The Salar de Atacama is a 3,000-square-kilometre salt flat in the eponymously named desert. It has high lithium and potassium content and extremely low rainfall. Those characteristics make the area the world’s lithium mecca.
“The Atacama Desert is home to the lowest cost, highest productivity lithium brine in the world,” says Fernback. “Fully 37% of the world’s lithium is produced there. And if you expand your radius out to the sections of Bolivia and Argentina that, along with Chile, form the Lithium Triangle, you have close to 70% of the world’s lithium production.”
Thanks to its option to earn an initial 50% interest in the Purickuta project, LiCo is one of only four companies operating in the Salar de Atacama.
Purickuta is located 22 kilometres from SQM and Albemarle’s large-scale production facilities. The project also lies close to other needed infrastructure, including power, labour, communications, and transportation. Chile is a highly sought after mining jurisdiction and has been recognized by publications like the Mining Journal as being one of the best places in the world to operate.
Potential Lithium Supplies for Tesla’s Gigafactory
LiCo’s quest to amass high-potential projects in safe jurisdictions naturally led it to Nevada.
Not only is the state mining-friendly, but it is also prospective for lithium brine deposits.
And the capper?
Telsa is building its gigafactory near Sparks, Nevada with the goal of producing 35 gigawatt-hours (“GWh”) of battery production per year.
The presence of the gigafactory definitely enhances the value of LiCo’s two projects in the state: Black Rock Desert and Dixie Valley.
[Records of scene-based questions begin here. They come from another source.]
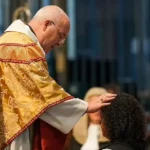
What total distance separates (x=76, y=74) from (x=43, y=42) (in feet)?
14.5

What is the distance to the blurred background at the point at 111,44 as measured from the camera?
25.2ft

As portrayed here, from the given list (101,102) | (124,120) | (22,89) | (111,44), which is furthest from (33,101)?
(111,44)

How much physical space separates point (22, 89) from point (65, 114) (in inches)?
8.7

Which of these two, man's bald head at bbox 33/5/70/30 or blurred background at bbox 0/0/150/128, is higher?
man's bald head at bbox 33/5/70/30

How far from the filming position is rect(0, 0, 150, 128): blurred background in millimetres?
7691

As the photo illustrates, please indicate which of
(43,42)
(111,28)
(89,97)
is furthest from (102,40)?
(43,42)

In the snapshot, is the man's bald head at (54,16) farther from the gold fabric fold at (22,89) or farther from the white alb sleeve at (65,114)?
the white alb sleeve at (65,114)

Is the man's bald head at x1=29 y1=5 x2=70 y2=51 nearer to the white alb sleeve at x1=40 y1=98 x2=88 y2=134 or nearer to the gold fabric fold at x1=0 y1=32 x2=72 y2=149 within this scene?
the gold fabric fold at x1=0 y1=32 x2=72 y2=149

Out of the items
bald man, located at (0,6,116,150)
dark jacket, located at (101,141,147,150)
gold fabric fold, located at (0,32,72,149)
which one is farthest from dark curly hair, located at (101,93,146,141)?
gold fabric fold, located at (0,32,72,149)

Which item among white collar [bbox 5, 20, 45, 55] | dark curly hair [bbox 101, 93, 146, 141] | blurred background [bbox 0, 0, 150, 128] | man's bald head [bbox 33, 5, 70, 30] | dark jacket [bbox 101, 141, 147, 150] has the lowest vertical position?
blurred background [bbox 0, 0, 150, 128]

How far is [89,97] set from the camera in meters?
4.33

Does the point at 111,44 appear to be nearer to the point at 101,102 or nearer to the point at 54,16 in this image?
the point at 54,16

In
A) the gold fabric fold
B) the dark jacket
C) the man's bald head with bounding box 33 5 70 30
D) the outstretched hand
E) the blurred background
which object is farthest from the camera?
the blurred background

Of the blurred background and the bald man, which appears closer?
the bald man
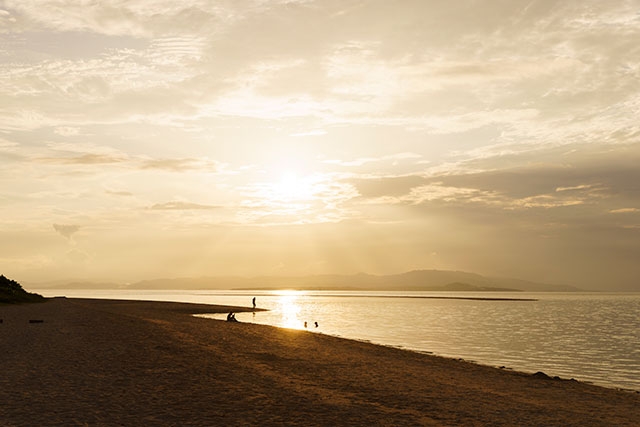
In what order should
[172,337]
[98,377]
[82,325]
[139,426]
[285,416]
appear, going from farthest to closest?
[82,325] < [172,337] < [98,377] < [285,416] < [139,426]

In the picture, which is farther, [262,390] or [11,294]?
[11,294]

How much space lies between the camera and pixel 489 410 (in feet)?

The company has a 70% earn-in option in Black Rock Desert from Nevada Energy Metals, subject to a 3% net smelter royalty. This geothermal resource area is known to generate fluids that contain anomalous lithium values.
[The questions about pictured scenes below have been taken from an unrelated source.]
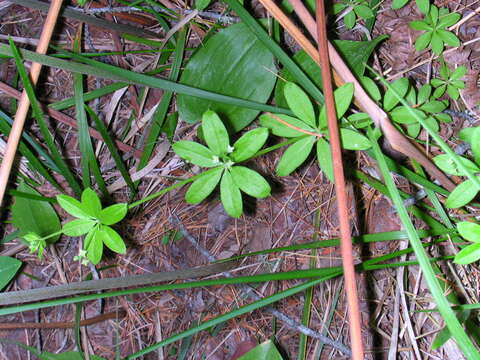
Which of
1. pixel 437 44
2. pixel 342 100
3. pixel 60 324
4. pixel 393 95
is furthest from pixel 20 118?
pixel 437 44

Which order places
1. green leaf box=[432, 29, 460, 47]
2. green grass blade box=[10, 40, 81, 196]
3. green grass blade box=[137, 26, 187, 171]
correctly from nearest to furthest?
green grass blade box=[10, 40, 81, 196]
green leaf box=[432, 29, 460, 47]
green grass blade box=[137, 26, 187, 171]

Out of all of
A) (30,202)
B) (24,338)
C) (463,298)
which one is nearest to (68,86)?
(30,202)

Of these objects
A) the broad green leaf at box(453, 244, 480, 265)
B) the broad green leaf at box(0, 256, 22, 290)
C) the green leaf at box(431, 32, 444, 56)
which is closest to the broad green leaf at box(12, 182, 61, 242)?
the broad green leaf at box(0, 256, 22, 290)

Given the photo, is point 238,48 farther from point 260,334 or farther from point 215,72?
point 260,334

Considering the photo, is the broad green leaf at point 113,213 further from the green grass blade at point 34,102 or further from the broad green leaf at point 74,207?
the green grass blade at point 34,102

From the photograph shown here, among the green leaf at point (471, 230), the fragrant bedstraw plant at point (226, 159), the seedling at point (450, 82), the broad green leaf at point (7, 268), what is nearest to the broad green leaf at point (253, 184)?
the fragrant bedstraw plant at point (226, 159)

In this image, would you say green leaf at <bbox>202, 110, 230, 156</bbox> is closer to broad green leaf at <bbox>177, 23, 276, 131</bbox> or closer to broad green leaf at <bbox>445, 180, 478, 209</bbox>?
broad green leaf at <bbox>177, 23, 276, 131</bbox>
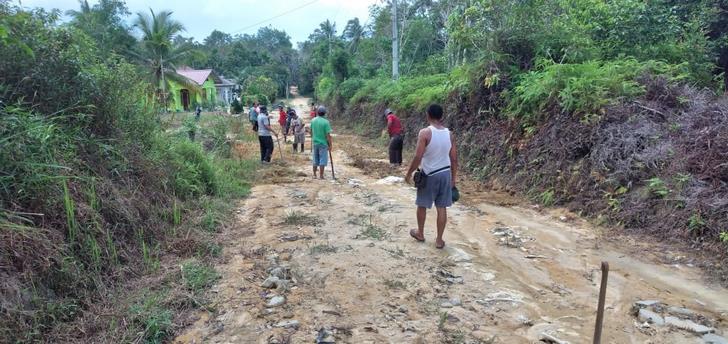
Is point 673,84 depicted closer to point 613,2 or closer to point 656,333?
point 613,2

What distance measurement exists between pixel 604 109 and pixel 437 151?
12.5 ft

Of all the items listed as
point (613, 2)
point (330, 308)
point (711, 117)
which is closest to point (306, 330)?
point (330, 308)

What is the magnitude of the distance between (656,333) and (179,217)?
4.95 metres

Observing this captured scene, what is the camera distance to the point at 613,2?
10.2m

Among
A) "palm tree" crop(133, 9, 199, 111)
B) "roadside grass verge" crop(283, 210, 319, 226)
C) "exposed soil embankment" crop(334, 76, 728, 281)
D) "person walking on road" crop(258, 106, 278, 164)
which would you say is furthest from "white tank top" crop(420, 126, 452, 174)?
"palm tree" crop(133, 9, 199, 111)

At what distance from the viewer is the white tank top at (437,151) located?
15.9ft

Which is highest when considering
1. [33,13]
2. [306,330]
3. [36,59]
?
[33,13]

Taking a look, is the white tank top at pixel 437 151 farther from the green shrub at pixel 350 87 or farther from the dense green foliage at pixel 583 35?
the green shrub at pixel 350 87

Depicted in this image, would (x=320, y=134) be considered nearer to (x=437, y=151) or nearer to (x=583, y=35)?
(x=437, y=151)

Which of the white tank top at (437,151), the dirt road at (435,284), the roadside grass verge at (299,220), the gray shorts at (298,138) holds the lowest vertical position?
the dirt road at (435,284)

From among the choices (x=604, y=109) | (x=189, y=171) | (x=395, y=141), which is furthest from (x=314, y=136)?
(x=604, y=109)

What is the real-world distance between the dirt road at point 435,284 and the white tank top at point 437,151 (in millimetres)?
942

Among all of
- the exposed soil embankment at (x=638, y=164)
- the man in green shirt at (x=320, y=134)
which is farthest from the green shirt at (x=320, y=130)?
the exposed soil embankment at (x=638, y=164)

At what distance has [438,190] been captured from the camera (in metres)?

Dixie Valley is another large geothermal system that is still active. LiCo has an option to acquire 100% of the property from Nevada Energy Metals. That deal is also subject to a 3% NSR.
Dixie Valley possesses the key attributes of a lithium brine deposit, and the company’s management team is excited about the prospect of exploring it further.
Plenty of News in 2018
Looking ahead, the expanded drill program on Glencore Bucke and Teledyne cobalt properties will drive the LiCo Energy Metals (TSXV: LIC) story in 2018, and the company remains in good position to capitalize on the bull market for cobalt.
Fernback noted, “Cobalt has been the best preforming commodity for the past three years showing over 179% growth in this period. The demand is continuing to grow, and supply cannot keep pace. It is a great place to be for LiCo. The exploration program on Glencore Bucke will be a good catalyst for growth — especially if we can get an underground resource defined and attract a JV partner like Glencore. Furthermore, we also very actively looking for new cobalt acquisitions in safe mining jurisdictions like Canada and Chile.”